**TU OBJETIVO:** Prolonga el fragmento sobre la justicia transicional que aparece más abajo, empezando justo después de su última oración.

**FRAGMENTO DEL TEXTO:**
▽
El buque insignia de esa práctica es el Juicio de Núremberg, que penalizó
crímenes de Estado a partir de exigencias del derecho universal. Ese enfoque
tuvo desarrollos tan decisivos como la regulación internacional de los
conflictos armados y la
Convención contra el Genocidio, de 1948 (Teitel, 2011, 142).
La
guerra fría supuso un freno a esta dinámica y hubo que esperar a la caída del
muro de Berlín y el derrumbe de la Unión
Soviética para que se iniciara una nueva modalidad de
justicia transicional en el contexto de transiciones a la democracia a partir
de regímenes totalitarios o represivos. Esto ocurre en los nuevos Estados que
emergen de la descomposición del imperio soviético, pero también en muchos
Estados de América Latina y Africa, alcanzados por la onda expansiva que vino
de la ex - Unión Soviética, sin olvidar casos como el de España y Portugal que
tuvieron lugar en plena guerra fría.
Para
esta segunda fase, desarrollada en tiempos de la posguerra fría, el modelo Núremberg no vale. Primero
porque las transiciones se hacen desde el propio país y, con frecuencia, por
los mismos protagonistas del régimen anterior. Aunque el derecho internacional
juega un papel, el acento es nacional. No se da la situación de vencedores y
vencidos que explica el juicio de Núremberg. En segundo lugar, esas
transiciones se hacen en situaciones precarias: un poder judicial sin
suficiente autonomía, leyes de autoamnistía y sociedades profundamente
divididas.
Aparecen
entonces problemas transicionales que desbordan el campo de lo penal o jurídico,
tales como sanar heridas, lograr la reconciliación o conocer la verdad de lo ocurrido con los
desparecidos. Son preocupaciones muy reales pero que han sido consideradas
ajenas del todo o en parte al derecho. Se produce entonces una extraña
situación: se incorporan al lenguaje de
la “justicia transicional” prácticas extrañas al derecho, como las Comisiones
de la Verdad , pero al precio de “hacer concesiones
cruciales al derecho” para poder llevarlas a cabo (Teitel, 2011, 148).
Si el buque
insignia de la primera fase era el Juicio de Núremberg, el de esta segunda son
las Comisiones de la Verdad ;
si lo que guiaba a la primera era la aplicación del derecho penal
internacional, lo que guía a esta segunda es la atención a la pluralidad de daños
causados por la violencia a la sociedad.Esta situación incomoda al derecho
porque entiende que, por un lado, “se sacrifica el objetivo de la justicia por
la meta más modesta de la paz”, (Teitel, 2011, 153). Por otro se canjea verdad
por amnistía, como hizo la
Comisión de la
Verdad en Suráfrica, algo que a los juristas suena a
impunidad. No sólo se sacrifica el derecho a la paz o la verdad, sino que
privatiza de alguna manera la justicia transicional al situar la reconciliación
en el marco de un encuentro entre víctimas y victimarios.
Hay en
esta fase como una cierta desnaturalización de la justicia al sustituir el
rigor del derecho por un lenguaje moral o religioso –hablar de perdón, culpa,
reconciliación- que transforma el derecho en una religión secularizada. Sin
olvidar finalmente el atentado que todo supone al Estado liberal que es el
caldo de cultivo de una justicia independiente y universal. Ahora se introducen
categorías teológicas en la esfera pública lo que acarrea una privatización del
derecho(4).
△
**MATERIAL PROPORCIONADO:**
▽
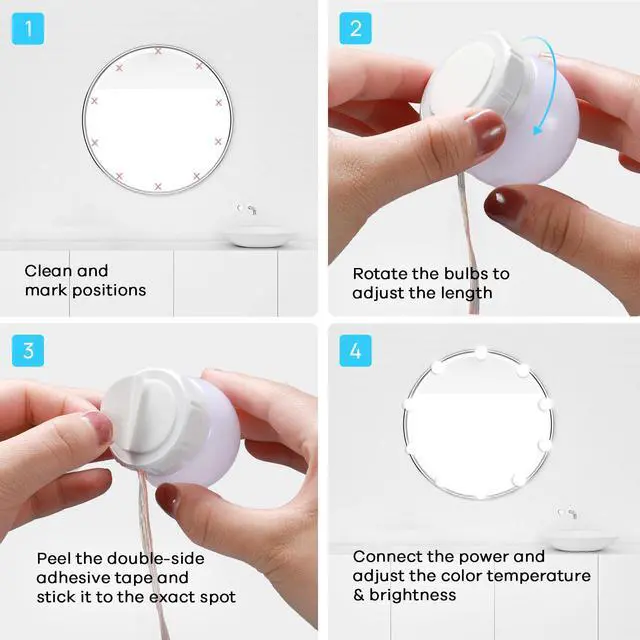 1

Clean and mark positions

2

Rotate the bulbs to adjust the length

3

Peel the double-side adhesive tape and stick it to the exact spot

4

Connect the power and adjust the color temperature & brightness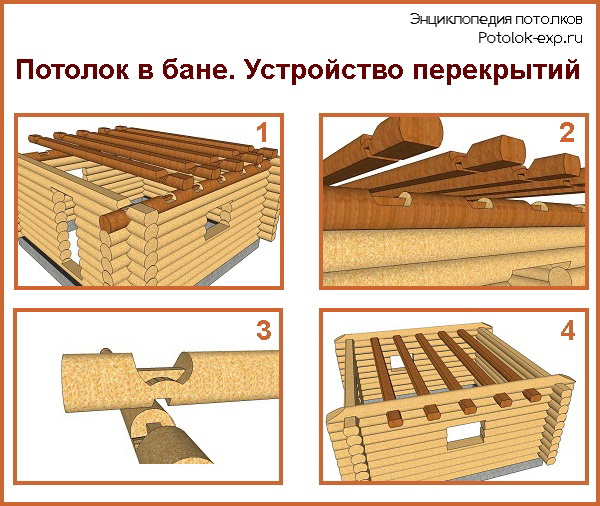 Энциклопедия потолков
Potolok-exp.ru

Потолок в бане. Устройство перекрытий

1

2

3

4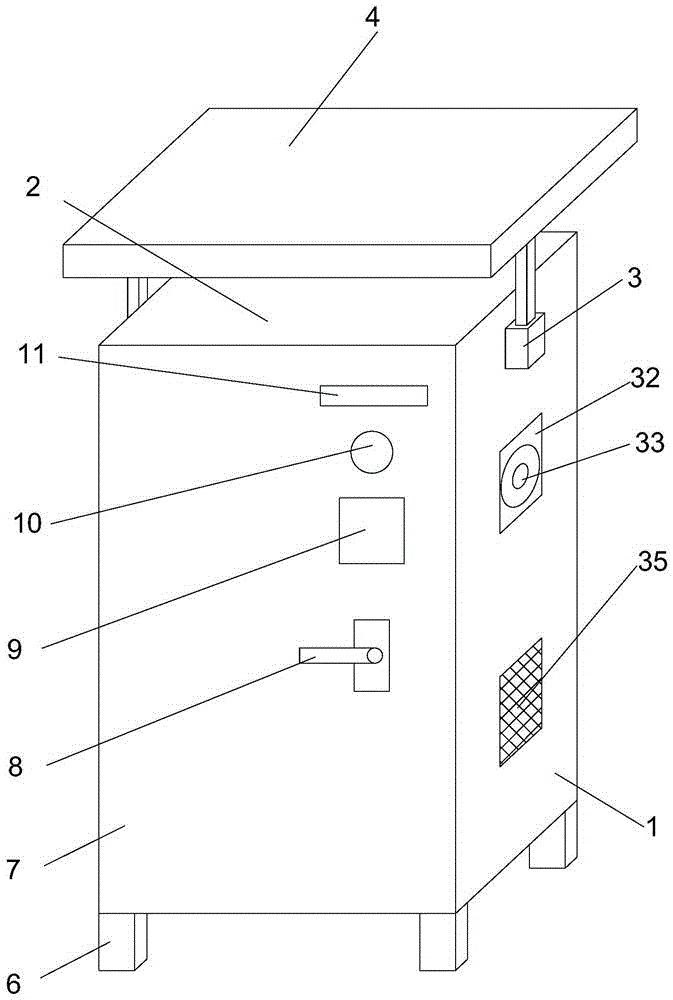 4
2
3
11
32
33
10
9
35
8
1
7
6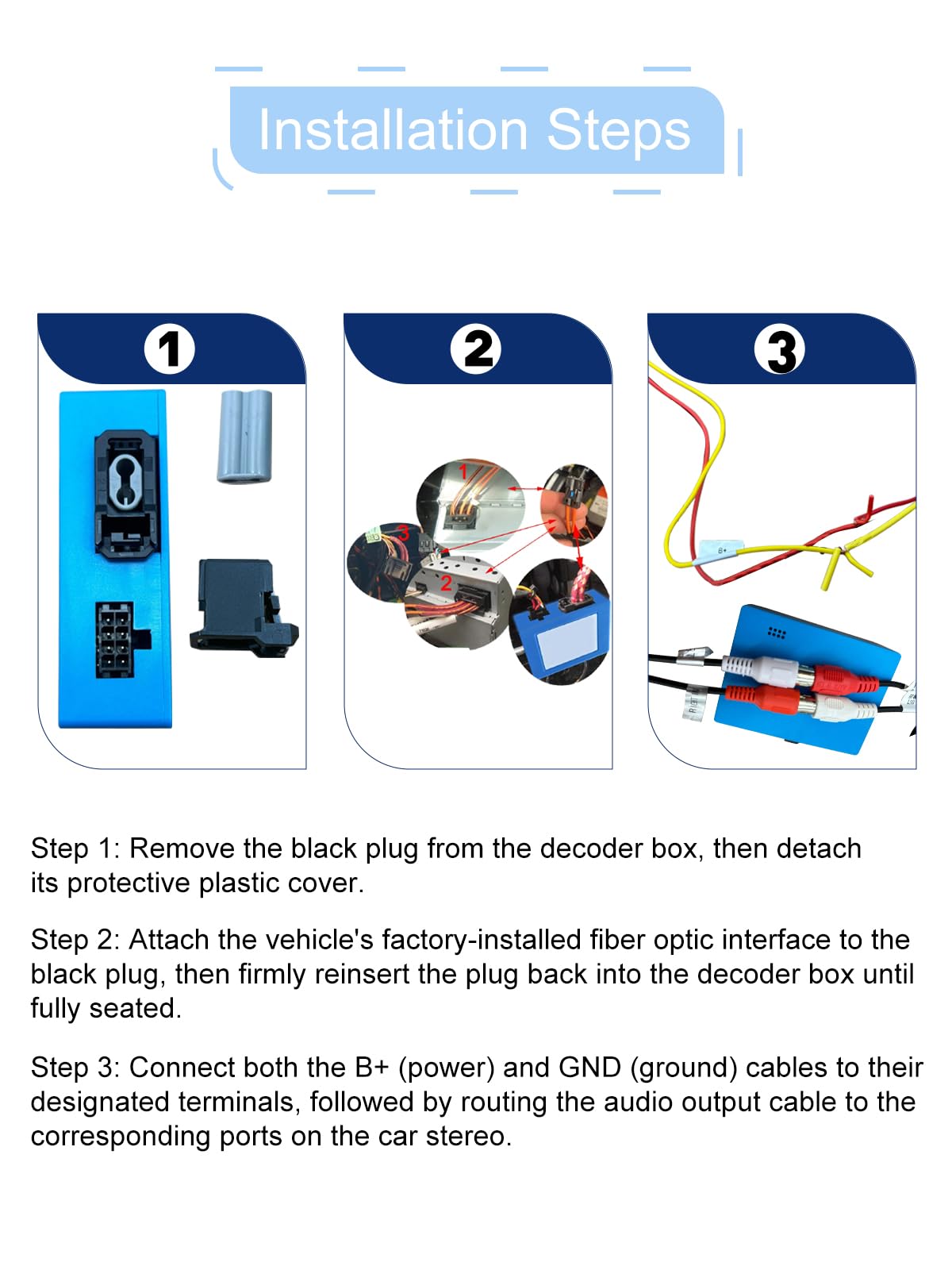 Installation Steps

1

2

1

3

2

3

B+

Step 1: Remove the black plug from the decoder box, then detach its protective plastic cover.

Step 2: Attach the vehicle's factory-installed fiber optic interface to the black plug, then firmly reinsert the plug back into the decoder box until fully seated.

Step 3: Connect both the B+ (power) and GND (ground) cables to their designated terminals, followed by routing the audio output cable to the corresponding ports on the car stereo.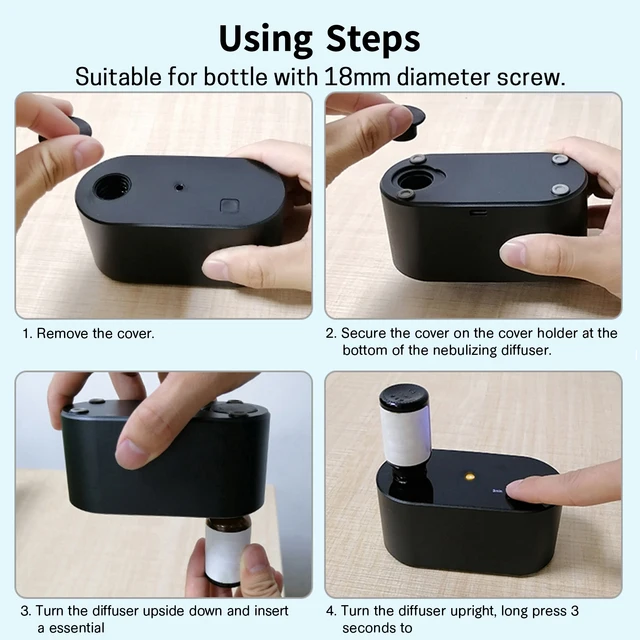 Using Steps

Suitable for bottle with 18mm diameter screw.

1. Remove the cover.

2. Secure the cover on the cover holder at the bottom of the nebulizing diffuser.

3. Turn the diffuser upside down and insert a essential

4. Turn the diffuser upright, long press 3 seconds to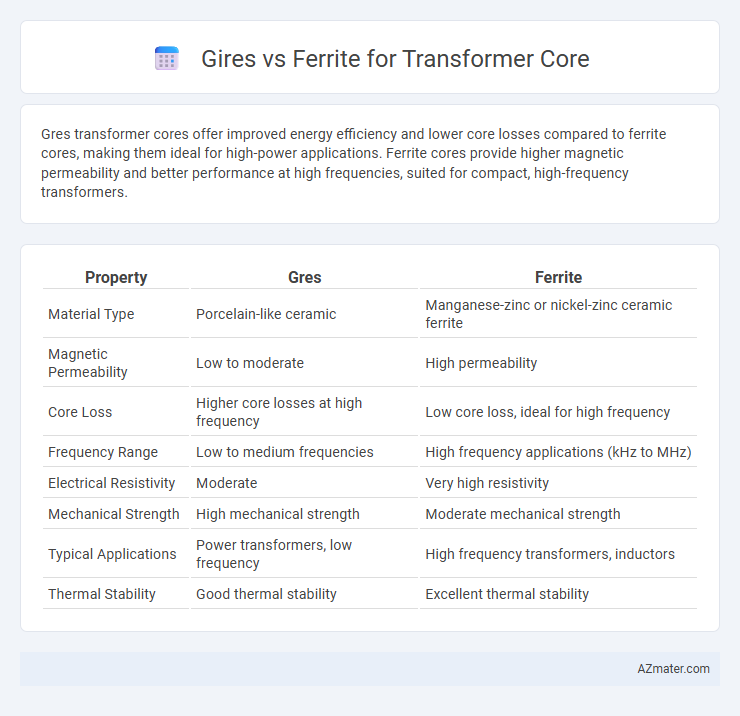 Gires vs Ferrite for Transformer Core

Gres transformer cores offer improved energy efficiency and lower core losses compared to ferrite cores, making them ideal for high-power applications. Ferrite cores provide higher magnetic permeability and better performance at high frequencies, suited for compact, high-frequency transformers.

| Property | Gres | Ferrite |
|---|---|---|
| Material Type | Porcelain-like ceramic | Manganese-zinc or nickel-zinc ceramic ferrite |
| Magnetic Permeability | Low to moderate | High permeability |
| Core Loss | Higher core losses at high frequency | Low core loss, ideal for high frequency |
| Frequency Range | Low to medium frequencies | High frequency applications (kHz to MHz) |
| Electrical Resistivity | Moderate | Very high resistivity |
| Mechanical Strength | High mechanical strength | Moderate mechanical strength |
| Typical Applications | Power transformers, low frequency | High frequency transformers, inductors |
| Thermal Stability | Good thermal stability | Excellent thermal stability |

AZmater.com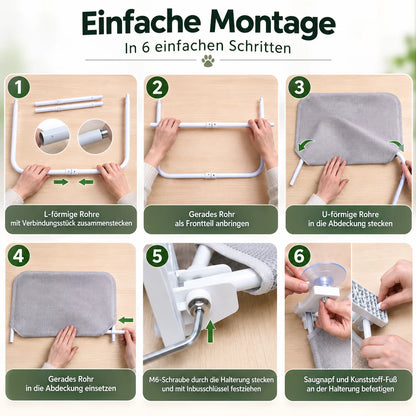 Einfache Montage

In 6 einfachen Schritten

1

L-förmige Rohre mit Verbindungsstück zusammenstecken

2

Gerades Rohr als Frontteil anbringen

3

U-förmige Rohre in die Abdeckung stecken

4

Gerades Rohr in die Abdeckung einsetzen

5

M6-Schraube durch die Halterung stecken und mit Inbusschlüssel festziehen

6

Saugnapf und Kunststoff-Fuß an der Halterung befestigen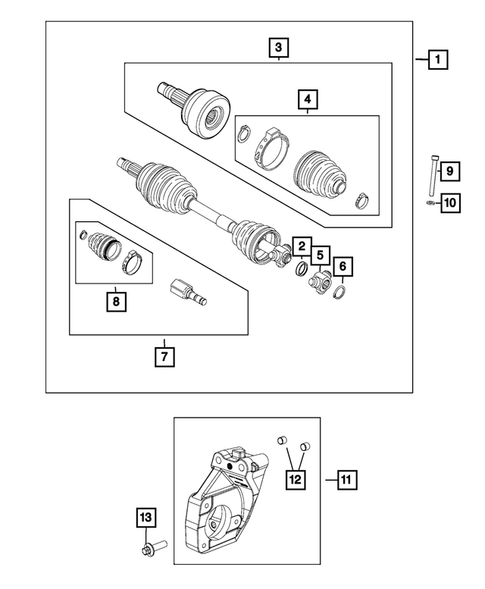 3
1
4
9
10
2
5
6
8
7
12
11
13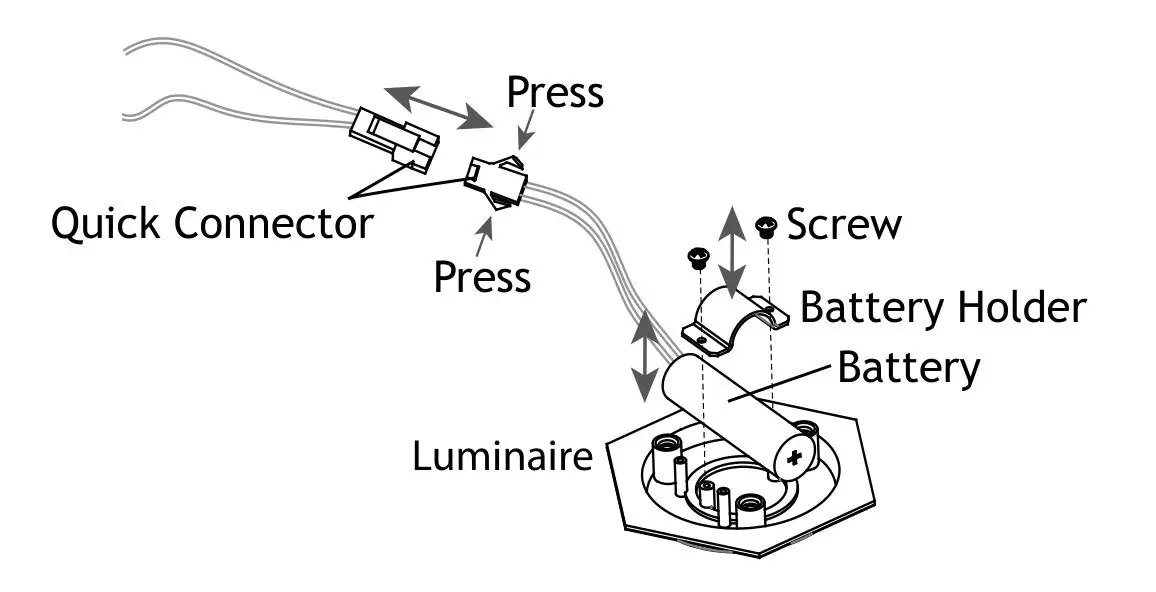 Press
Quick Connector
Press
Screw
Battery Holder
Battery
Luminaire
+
△
**RESULTADO:**
Todo
esto ha permitido, por un lado, un desarrollo espectacular de la justicia
transicional, implicando a amplios sectores sociales y no sólo a los jurídicos.
Pero que para nuestra autora ha sido al precio de desnaturalizar la justicia ya
que con tantos elementos extraños al derecho so se saber si todavía estamos en
el terreno de la justicia o en el de la teología. Preocuparse por la verdad, el
perdón o la culpa es digno de encomio, pero está por saber si eso contribuye a
resolver las injusticias cometidas o a distraerlas (Teitel, 2011, 164).
Con el
cambio de siglo se produce un cambio de tendencia, lo que nos permite hablar de
una tercera fase, caracterizada por la normalización de la justicia
transicional. Ha dejado de ser una capítulo especial debido a situaciones
excepciones y se ha convertido es un aspecto necesario del Estado de Derecho.
Esa normalización de la justicia transicional tiene que ver con la
normalización del conflicto, de la fragmentación política o de la debilidad de
los Estados, en una palabra, de lo que constituye este mundo nuestro que camina
entre la posmodernidad y la globalización.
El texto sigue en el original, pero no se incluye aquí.